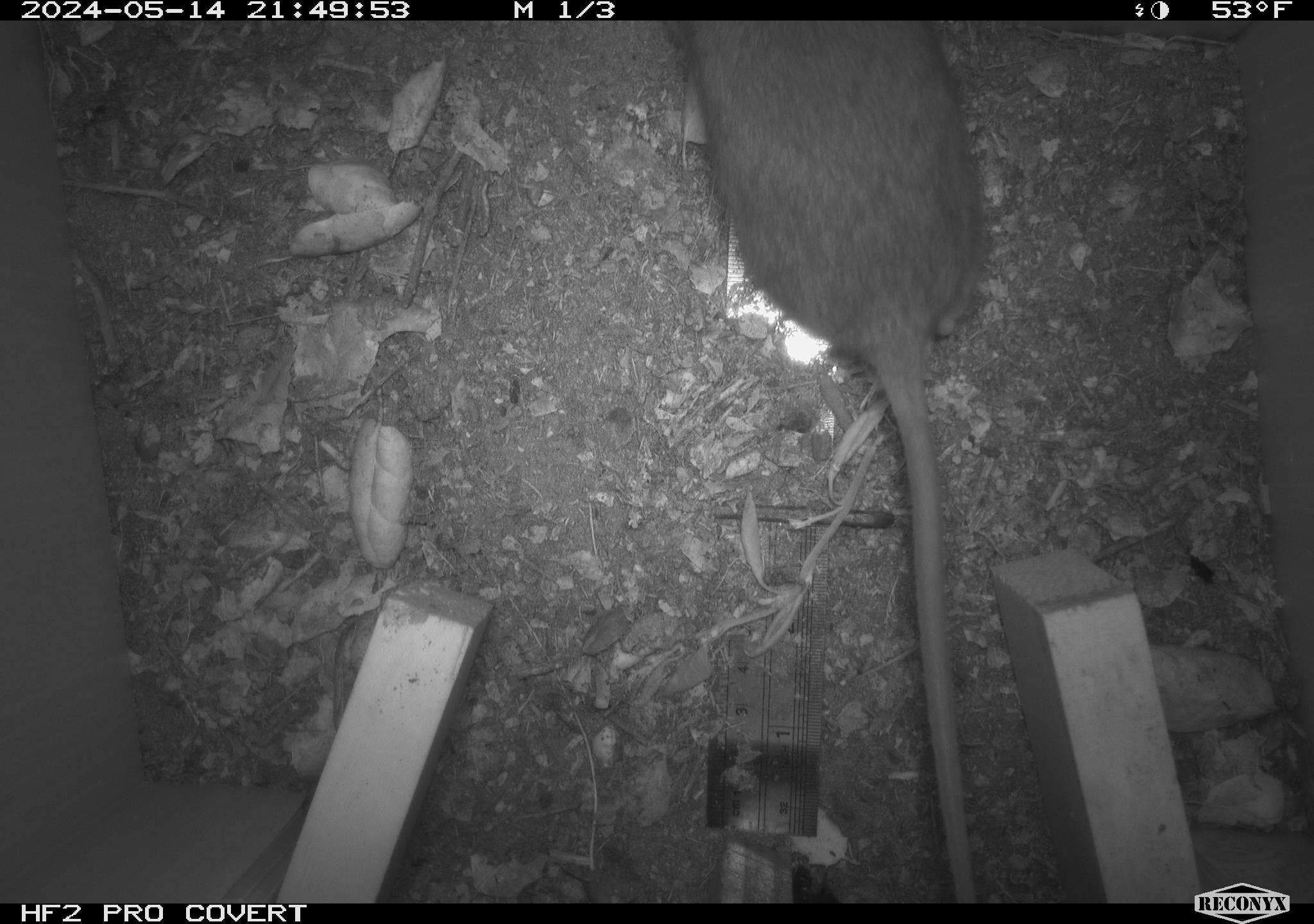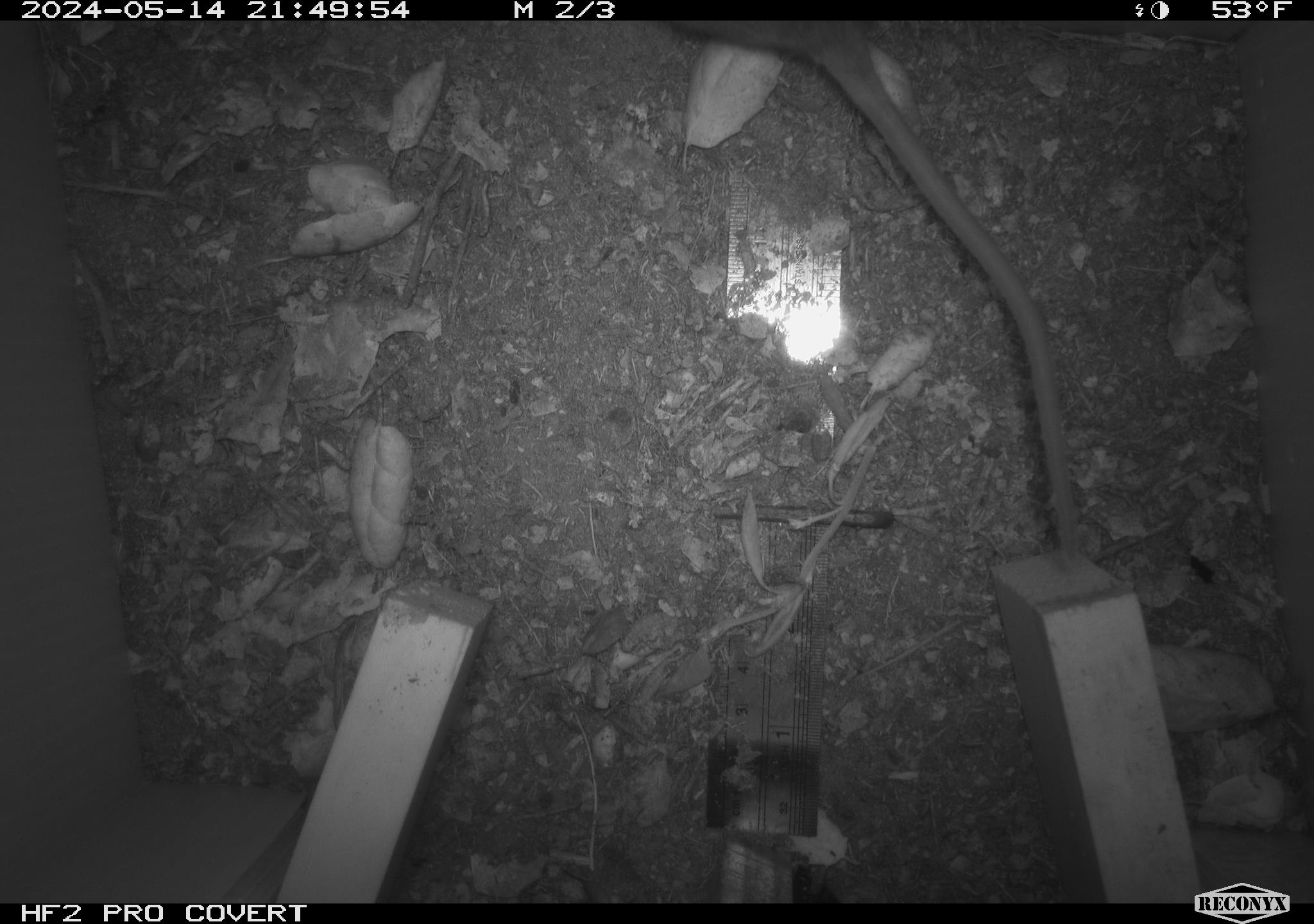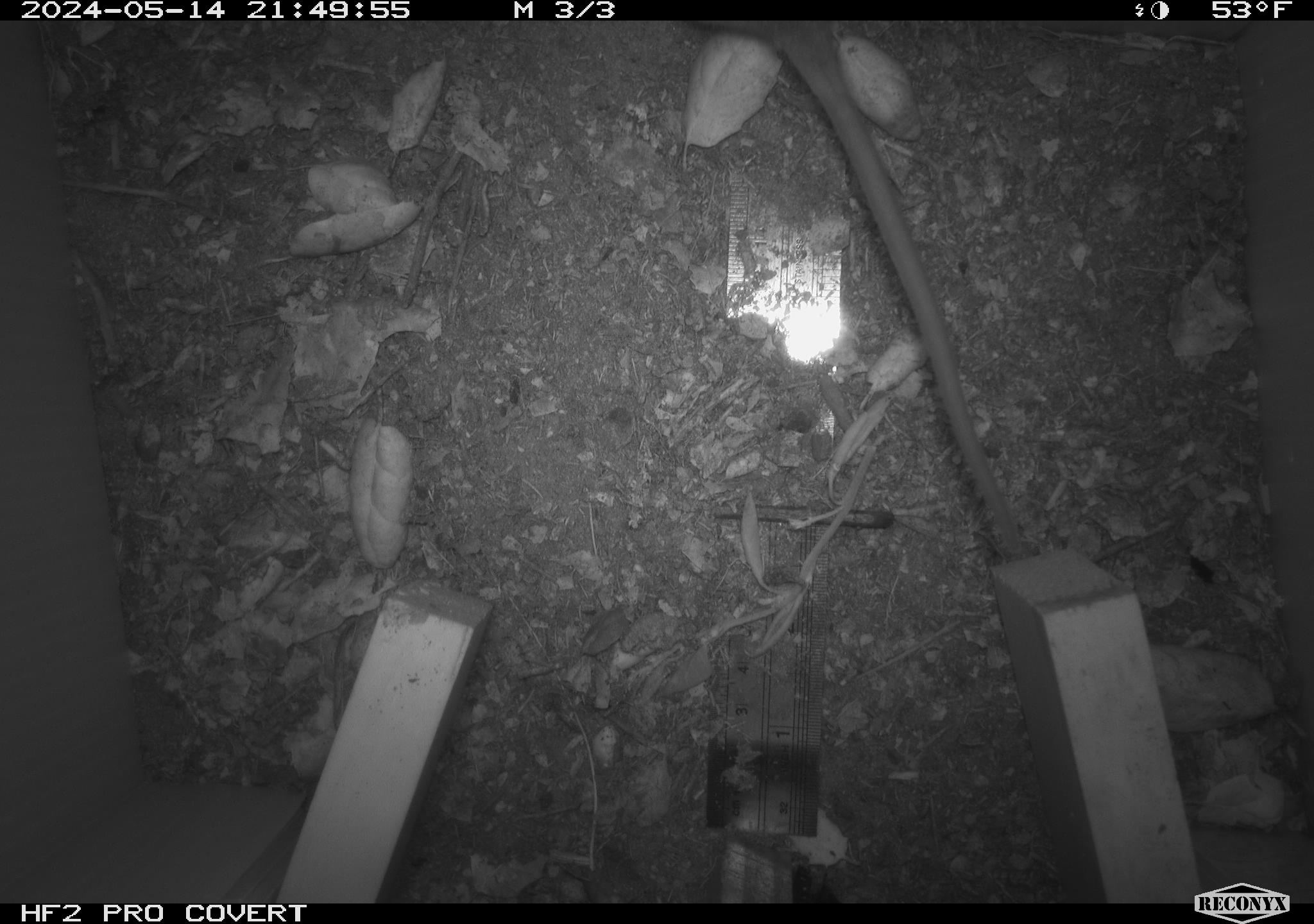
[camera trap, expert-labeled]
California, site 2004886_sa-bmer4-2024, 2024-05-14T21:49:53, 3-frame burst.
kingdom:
...
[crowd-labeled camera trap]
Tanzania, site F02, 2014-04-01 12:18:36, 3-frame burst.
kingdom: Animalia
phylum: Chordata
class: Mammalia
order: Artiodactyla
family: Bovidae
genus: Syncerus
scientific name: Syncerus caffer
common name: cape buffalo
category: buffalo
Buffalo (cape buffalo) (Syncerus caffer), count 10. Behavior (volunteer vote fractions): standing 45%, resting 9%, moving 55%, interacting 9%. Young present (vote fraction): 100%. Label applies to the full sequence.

_TASK ITEM_
In the records above, find the line with "kingdom: Animalia"; write out exactly that line and each one after it, stopping after the line with "common name: cape buffalo".

_ANSWER TO THIS EXERCISE_
kingdom: Animalia
phylum: Chordata
class: Mammalia
order: Artiodactyla
family: Bovidae
genus: Syncerus
scientific name: Syncerus caffer
common name: cape buffalo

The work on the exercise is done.